Lights! Camera! Rain! Flea Filming Underway – June 16, 2010

Wednesday, June 16, 2010

Kevin L. Hoover

Eye Editor

ARCATA – After weeks of behind-the-scenes planning and preparation, the feature-film Flea started shooting last week in and around Arcata.

With its story examining interactions between tribes in Bridgeton (a thinly-veiled Arcata) as it follows the title character’s life journey, set locations included streets, schools and even forest treetops ranging from the North jetty to McKinleyville.

But most of the action is in Arcata. The first day of shooting took the crew to Sunny Brae Middle School for a classroom scene. Another was shot at McKinleyville High School. An Alliance Road apartment offered a domestic setting, while the forest off Fickle Hill Road was the site of a particularly challenging filming session.

"Flea" creator Suza Lambert Bowser. TMc | Eye

In all the varying locations, Suza Lambert Bowser, Flea’s mastermind writer, producer, director and actor, is in her element, seeming to gain energy with each day’s exertions.

Sporting a bruised rib from rappelling up and down redwoods with fellow actors, Bowser laughed about “filming with pouring rain in your face with full makeup and wardrobe.”

Following that ordeal, she and her crew returned to their office to review the day’s “dailies,” a ritual that sometimes goes until 4:30 a.m.

The next morning, she was back at it, at the center of a small galaxy of orbiting assistants in the film’s buzzing Uniontown Shopping Center home base, prepping for the next shoot.

Monday afternoon saw filming action on the Plaza, where various tribe members interact with the public. Another, more ambitious scene will be shot on the Plaza next Wednesday, June 16. That will include a number of extras in a farmers’ Market-like crafts fair, including vendors who participated in the recent Humboldt Arts Festival on I Street. “I can’t wait for that one,” Bowser exulted. “It’s going to be so groovy!”

With filming to continue through June, volatile Humboldt weather has created some continuity issues since the film is not being shot in sequence.  But Bowser is confident that one of her many able crewmembers, Tally Wren, can ensure continuity.

With the infectious can-do attitude Bowser has instilled in the staff, Wren takes the fickle weather in stride. “We’ve had to adapt, but it’s going fantastic,” she said. “We’re all blowing each other’s minds.”

Wren is one of many in Bowser’s energetic and well-trained crew who never stop moving, pecking at laptop computers, barking into phones, making up actors,  assembling wardrobe and running from task to arcane task in the office and on the set.

“Suza just generates so much energy,” said Noreen Dooley, production manager. “It takes a village.”

Second assistant cameraman Perry Cage. TMc | Eye

Kirsten Hexberg, Bowser’s personal assistant and  second-second assistant director, also invoked the e-word. “Energy and morale are very high,” she said. “So far it’s flowing real well, and it will get better as we get in synch.”

Hexberg and the others seem to thrive on the challenging nature of film production. “There’s not a straight line, or even undulating,” she said. “It’s go-stop, go-stop. When you have something to do, you’re slammed, but when you’re done with that you’re eating chips and waiting.”
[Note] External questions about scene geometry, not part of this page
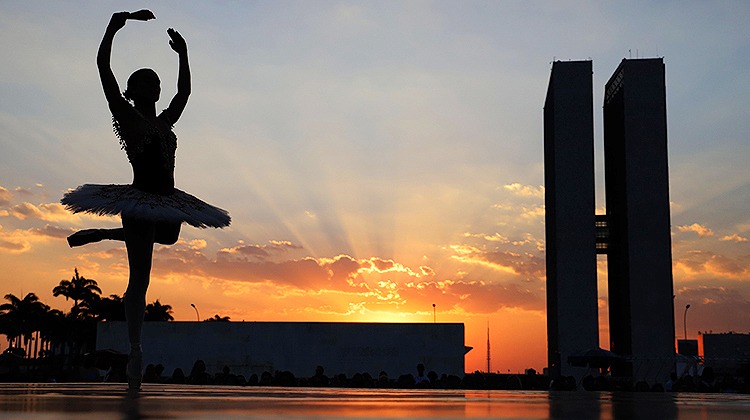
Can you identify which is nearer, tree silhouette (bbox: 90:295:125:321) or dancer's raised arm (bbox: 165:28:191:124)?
dancer's raised arm (bbox: 165:28:191:124)

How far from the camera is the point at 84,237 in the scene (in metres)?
4.99

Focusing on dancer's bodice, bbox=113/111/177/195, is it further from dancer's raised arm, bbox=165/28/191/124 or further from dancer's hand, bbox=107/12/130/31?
dancer's hand, bbox=107/12/130/31

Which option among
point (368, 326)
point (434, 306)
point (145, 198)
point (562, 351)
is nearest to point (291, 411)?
point (145, 198)

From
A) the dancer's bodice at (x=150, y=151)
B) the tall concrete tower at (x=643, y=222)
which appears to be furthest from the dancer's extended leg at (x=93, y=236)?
the tall concrete tower at (x=643, y=222)

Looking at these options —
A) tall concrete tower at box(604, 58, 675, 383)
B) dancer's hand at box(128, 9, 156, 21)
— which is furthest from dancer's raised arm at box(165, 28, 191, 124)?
tall concrete tower at box(604, 58, 675, 383)

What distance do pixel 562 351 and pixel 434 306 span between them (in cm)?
1650

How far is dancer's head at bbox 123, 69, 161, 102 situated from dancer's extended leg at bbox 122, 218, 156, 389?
0.81 metres

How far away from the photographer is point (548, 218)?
6397 cm

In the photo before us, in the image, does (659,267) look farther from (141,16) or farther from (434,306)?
(141,16)

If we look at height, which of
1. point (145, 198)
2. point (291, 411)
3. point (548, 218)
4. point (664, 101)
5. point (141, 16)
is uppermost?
point (664, 101)

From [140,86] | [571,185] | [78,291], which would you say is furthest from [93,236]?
[78,291]

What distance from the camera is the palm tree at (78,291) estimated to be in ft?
308

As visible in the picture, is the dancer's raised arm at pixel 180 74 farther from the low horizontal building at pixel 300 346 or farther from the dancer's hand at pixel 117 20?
the low horizontal building at pixel 300 346

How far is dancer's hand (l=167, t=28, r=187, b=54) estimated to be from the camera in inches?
216
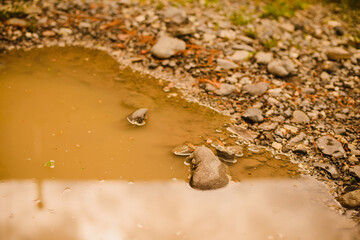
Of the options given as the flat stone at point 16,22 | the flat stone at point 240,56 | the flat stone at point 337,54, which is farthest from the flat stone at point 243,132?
the flat stone at point 16,22

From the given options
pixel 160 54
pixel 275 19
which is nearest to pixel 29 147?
pixel 160 54

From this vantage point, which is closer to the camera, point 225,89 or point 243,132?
point 243,132

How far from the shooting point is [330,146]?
2.78 metres

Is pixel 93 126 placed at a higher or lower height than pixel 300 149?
lower

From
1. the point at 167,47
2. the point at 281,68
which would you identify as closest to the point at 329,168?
the point at 281,68

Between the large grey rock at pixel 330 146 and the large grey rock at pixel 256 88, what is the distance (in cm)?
92

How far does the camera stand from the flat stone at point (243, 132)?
293 centimetres

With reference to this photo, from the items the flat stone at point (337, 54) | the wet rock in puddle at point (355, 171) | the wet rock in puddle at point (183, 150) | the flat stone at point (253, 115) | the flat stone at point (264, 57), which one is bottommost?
the wet rock in puddle at point (183, 150)

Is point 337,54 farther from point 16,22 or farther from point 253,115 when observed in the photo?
point 16,22

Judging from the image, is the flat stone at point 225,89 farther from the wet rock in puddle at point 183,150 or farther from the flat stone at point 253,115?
the wet rock in puddle at point 183,150

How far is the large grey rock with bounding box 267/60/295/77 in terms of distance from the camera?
3662 millimetres

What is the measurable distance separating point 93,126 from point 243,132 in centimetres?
163

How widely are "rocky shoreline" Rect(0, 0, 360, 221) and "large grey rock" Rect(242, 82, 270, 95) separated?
0.04 ft

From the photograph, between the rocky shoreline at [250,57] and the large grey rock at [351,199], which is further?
the rocky shoreline at [250,57]
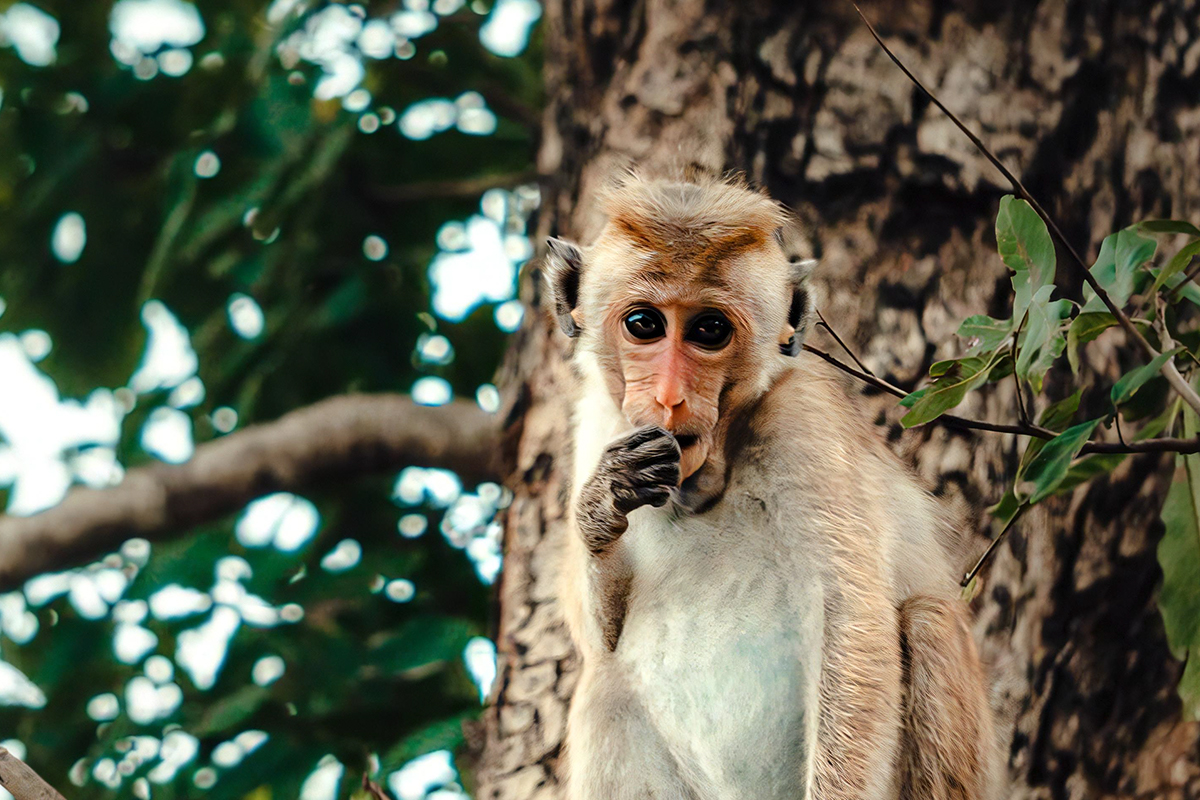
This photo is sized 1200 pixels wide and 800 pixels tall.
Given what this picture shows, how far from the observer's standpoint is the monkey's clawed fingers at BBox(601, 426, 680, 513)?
2.80 meters

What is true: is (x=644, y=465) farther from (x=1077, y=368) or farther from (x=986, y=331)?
(x=1077, y=368)

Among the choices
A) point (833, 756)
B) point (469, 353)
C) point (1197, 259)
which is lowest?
point (469, 353)

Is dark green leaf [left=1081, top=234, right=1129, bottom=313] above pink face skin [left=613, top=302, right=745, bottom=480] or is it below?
above

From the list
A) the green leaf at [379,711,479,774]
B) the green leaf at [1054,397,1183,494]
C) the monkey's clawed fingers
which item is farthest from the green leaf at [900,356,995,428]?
the green leaf at [379,711,479,774]

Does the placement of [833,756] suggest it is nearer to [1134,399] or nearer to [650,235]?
[1134,399]

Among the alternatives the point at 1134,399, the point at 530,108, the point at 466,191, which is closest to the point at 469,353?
the point at 466,191

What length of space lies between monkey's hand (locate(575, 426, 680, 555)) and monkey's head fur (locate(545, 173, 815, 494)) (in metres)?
0.09

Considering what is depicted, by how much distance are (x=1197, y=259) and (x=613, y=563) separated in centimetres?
161

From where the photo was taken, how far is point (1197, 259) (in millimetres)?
2705

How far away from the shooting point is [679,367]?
292cm

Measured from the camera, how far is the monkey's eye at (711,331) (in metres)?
3.03

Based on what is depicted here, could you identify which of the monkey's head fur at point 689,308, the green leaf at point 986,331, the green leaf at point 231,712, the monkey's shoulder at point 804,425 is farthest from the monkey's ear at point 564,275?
the green leaf at point 231,712

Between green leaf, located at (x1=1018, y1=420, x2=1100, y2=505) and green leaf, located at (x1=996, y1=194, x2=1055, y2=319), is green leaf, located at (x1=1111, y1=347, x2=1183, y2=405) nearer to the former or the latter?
green leaf, located at (x1=1018, y1=420, x2=1100, y2=505)

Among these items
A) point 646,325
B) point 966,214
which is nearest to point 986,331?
point 646,325
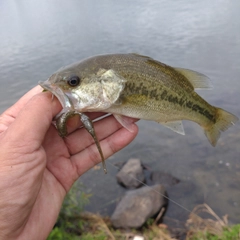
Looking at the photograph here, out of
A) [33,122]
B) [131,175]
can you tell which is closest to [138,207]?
[131,175]

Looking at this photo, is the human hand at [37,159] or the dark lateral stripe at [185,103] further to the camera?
the dark lateral stripe at [185,103]

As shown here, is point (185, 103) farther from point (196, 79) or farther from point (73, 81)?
point (73, 81)

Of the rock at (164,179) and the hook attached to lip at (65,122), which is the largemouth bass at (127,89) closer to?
the hook attached to lip at (65,122)

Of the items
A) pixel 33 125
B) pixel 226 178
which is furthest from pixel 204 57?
pixel 33 125

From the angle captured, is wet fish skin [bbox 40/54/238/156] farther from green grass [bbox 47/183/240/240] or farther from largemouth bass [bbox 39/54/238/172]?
green grass [bbox 47/183/240/240]

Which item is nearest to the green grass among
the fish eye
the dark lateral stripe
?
the dark lateral stripe

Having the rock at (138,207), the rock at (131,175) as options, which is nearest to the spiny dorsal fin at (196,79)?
the rock at (138,207)
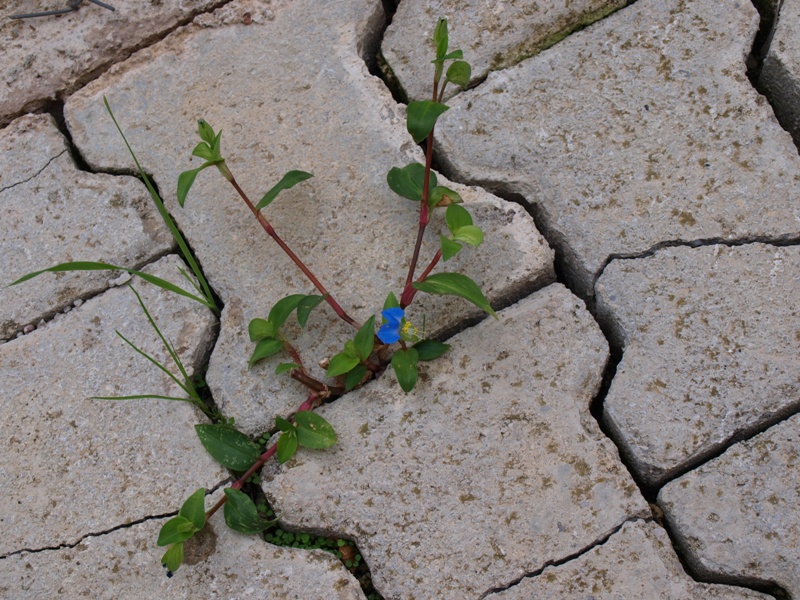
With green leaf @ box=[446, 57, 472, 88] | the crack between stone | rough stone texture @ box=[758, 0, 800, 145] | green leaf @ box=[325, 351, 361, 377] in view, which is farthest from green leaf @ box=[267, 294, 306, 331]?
rough stone texture @ box=[758, 0, 800, 145]

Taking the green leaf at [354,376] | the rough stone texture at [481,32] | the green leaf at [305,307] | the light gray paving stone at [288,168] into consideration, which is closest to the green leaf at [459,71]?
the light gray paving stone at [288,168]

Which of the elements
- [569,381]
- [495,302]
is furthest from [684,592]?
[495,302]

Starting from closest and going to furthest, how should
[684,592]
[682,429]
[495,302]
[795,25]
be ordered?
1. [684,592]
2. [682,429]
3. [495,302]
4. [795,25]

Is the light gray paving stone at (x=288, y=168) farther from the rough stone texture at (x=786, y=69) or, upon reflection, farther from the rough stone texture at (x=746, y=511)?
the rough stone texture at (x=786, y=69)

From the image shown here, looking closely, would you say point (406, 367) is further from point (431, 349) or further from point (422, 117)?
point (422, 117)

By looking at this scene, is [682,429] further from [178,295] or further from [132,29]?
[132,29]

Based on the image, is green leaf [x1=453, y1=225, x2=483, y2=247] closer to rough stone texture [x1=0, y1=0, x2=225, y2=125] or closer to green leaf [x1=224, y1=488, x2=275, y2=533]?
green leaf [x1=224, y1=488, x2=275, y2=533]
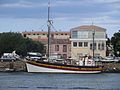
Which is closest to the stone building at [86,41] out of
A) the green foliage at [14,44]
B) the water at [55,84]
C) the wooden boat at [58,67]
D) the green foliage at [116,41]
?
the green foliage at [116,41]

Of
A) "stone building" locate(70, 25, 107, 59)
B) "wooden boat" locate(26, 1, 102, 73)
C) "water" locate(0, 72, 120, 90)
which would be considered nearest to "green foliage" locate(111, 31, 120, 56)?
"stone building" locate(70, 25, 107, 59)

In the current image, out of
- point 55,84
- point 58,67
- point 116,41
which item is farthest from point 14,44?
point 55,84

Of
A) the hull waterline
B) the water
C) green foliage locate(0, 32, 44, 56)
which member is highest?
green foliage locate(0, 32, 44, 56)

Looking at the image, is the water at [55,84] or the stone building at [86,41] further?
the stone building at [86,41]

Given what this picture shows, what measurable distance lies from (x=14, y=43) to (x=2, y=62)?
2036 inches

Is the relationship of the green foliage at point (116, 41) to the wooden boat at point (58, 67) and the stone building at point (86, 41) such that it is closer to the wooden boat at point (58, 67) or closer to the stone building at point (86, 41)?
the stone building at point (86, 41)

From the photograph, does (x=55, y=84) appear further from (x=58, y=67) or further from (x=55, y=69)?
(x=55, y=69)

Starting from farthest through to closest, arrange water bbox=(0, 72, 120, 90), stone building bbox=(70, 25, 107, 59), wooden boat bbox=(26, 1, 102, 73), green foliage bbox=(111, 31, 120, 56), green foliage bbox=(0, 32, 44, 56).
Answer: stone building bbox=(70, 25, 107, 59), green foliage bbox=(0, 32, 44, 56), green foliage bbox=(111, 31, 120, 56), wooden boat bbox=(26, 1, 102, 73), water bbox=(0, 72, 120, 90)

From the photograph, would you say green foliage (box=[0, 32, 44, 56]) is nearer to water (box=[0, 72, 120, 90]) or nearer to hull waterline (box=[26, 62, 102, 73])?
hull waterline (box=[26, 62, 102, 73])

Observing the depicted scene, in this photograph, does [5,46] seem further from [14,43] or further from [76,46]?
[76,46]

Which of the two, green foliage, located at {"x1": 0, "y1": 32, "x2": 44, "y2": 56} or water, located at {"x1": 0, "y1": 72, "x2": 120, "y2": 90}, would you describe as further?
green foliage, located at {"x1": 0, "y1": 32, "x2": 44, "y2": 56}

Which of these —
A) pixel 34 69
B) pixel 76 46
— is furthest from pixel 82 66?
pixel 76 46

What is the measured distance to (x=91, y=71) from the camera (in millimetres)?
110375

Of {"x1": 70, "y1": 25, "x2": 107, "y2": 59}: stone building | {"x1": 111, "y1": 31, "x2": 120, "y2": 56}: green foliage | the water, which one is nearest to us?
the water
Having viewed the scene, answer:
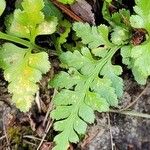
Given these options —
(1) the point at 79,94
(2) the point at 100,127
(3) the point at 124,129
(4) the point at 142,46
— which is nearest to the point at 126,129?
(3) the point at 124,129

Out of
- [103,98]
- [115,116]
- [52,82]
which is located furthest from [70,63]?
[115,116]

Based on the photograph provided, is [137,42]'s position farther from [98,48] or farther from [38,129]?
[38,129]

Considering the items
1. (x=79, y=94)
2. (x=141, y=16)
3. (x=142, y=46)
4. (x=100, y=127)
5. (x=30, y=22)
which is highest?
(x=141, y=16)

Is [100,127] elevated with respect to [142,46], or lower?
lower

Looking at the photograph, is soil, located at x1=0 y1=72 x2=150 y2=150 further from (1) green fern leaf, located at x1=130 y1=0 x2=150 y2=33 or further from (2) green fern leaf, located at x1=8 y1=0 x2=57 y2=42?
(2) green fern leaf, located at x1=8 y1=0 x2=57 y2=42

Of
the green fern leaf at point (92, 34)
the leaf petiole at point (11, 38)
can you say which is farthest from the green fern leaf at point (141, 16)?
the leaf petiole at point (11, 38)

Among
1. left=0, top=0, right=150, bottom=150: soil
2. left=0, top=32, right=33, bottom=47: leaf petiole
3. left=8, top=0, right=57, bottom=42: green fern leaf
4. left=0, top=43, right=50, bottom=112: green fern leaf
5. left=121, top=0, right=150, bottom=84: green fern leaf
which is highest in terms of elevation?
left=121, top=0, right=150, bottom=84: green fern leaf

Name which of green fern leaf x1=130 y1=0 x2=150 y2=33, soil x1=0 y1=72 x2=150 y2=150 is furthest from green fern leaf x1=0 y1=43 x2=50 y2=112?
green fern leaf x1=130 y1=0 x2=150 y2=33

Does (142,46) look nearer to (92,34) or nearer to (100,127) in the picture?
(92,34)
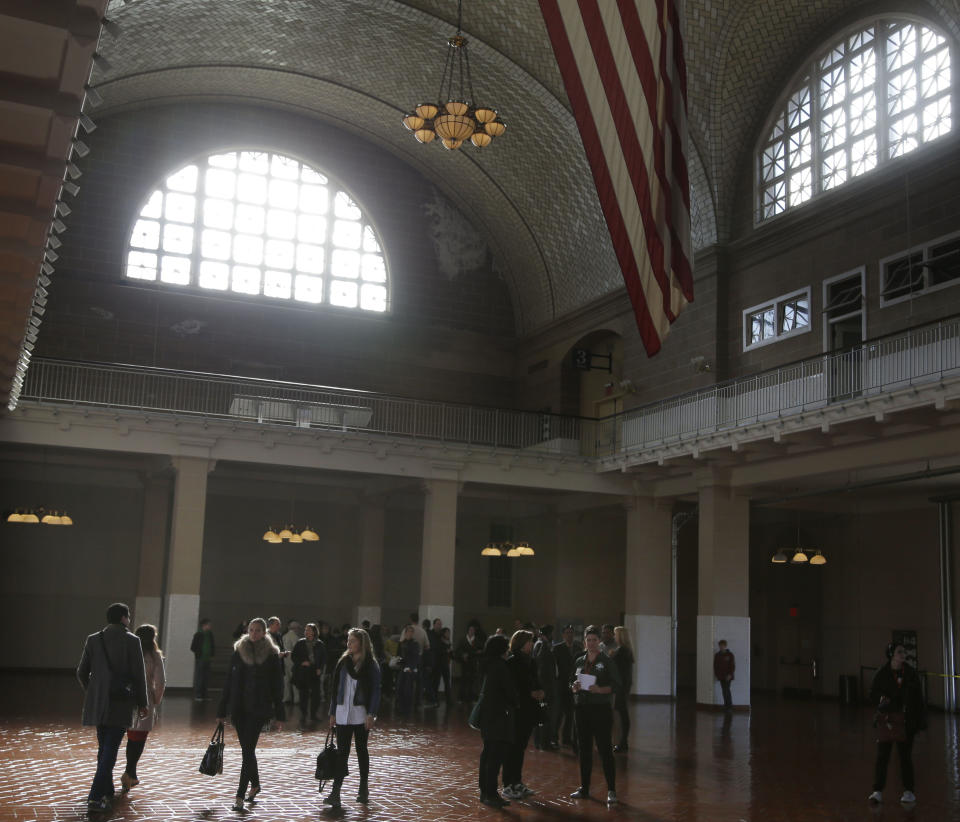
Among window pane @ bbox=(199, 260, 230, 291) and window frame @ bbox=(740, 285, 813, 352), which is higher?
window pane @ bbox=(199, 260, 230, 291)

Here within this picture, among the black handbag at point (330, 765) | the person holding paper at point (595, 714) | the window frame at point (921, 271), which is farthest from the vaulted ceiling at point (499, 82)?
the person holding paper at point (595, 714)

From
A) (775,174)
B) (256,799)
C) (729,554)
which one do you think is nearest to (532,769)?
(256,799)

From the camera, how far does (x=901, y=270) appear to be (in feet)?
66.8

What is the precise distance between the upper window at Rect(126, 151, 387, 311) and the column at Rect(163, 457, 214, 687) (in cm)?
905

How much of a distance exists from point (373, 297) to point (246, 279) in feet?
12.5

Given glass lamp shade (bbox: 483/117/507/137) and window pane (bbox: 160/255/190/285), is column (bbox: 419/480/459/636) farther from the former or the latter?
window pane (bbox: 160/255/190/285)

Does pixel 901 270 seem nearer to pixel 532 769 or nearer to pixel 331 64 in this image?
pixel 532 769

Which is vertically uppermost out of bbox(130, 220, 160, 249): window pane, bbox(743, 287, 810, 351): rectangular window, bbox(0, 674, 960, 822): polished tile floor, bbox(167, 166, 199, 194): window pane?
bbox(167, 166, 199, 194): window pane

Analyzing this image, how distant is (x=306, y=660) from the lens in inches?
717

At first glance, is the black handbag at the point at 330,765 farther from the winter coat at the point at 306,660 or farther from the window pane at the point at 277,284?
the window pane at the point at 277,284

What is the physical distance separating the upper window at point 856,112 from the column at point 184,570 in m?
14.1

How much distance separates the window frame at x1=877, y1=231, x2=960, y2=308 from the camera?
753 inches

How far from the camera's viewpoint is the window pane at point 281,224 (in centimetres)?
3153

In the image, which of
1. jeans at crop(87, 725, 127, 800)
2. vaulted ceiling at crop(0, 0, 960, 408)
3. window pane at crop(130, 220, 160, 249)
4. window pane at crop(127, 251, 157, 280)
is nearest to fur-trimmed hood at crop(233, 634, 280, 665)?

Actors Kimberli Hudson, Jerry Robertson and Westleigh Stenborg-Davies. TMc | Eye

The crew is composed of four assistant directors, two camera people, plus specialists in every film-related discipline. About three dozen Humboldt State-trained students, graduates and staff are on the crew as well, contributing what Bowser calls incomparable contributions.

“Our interplay with Humboldt State is so invaluable on so many levels, with talent and resources and all the graduates and alumni.”

Among the HSU personnel on the film are Jody Sekas, assistant professor of Scene Design and Theatre technology (The sets that he’s done are phenomenal,” Wren said.); Joshua D. Nelson, assistant director/producer, an HSU film BA graduate; Janet Warren, makeup designer; David Scheerer, professor of film; and Catherine Brown, costume manager.

Hexberg, an HSU film student, said her training has been spot-on in the real world of filmmaking. “From your first film class at Humboldt State, you’re hands-on filming,” she said. “I’m surprised at what I’ve learned. Someone asked for call sheets and production logs, and I said, ‘Oh, I actually know what that means.’”

“I’ve worked on films for many years, and I’m just blown away,” Wren said. “Humboldt State should definitely be recognized as a top-notch film school.”

Still another former HSU  film student, Alex Costello, was more or less conscripted to his job as first assistant director by a phone call two days before filming began. Now an Orange County resident, he’d just graduated Chapman University and was looking for a job and had interviews scheduled when Nelson called him and offered him a job on Flea. He cancelled those and came up, hitting the set running.

“I know half these people from Humboldt State,” Costello said. One thing he hasn’t had time to do is read the script, since as first AD he’s often last off the set.

For Costello, Hexberg and the others, the immersion in filmmaking is a creative dream come true.

“We all love it,” Hexberg said. “We’re all having fun.”